--- BEGIN Recorded information ---

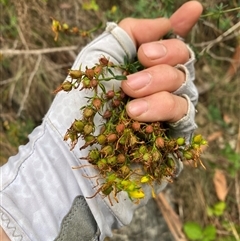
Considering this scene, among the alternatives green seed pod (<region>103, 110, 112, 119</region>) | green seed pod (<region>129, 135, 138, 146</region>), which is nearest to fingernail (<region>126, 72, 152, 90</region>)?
green seed pod (<region>103, 110, 112, 119</region>)

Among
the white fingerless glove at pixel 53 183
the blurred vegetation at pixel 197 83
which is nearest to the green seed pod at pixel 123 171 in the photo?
the white fingerless glove at pixel 53 183

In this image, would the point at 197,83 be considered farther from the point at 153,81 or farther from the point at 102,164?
the point at 102,164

--- END Recorded information ---

* **Aim of the exercise**
Render every line of the listing above as a JSON list of strings, one string per line, skipping blank lines. Leave the pictures out.

* **Complete response**
[
  "Considering this scene, among the alternatives green seed pod (<region>103, 110, 112, 119</region>) | green seed pod (<region>129, 135, 138, 146</region>), which is nearest to fingernail (<region>126, 72, 152, 90</region>)?",
  "green seed pod (<region>103, 110, 112, 119</region>)",
  "Among",
  "the white fingerless glove at pixel 53 183",
  "the blurred vegetation at pixel 197 83",
  "which is nearest to the green seed pod at pixel 123 171 in the photo?",
  "the white fingerless glove at pixel 53 183",
  "In this image, would the point at 197,83 be considered farther from the point at 153,81 or farther from the point at 102,164?",
  "the point at 102,164"
]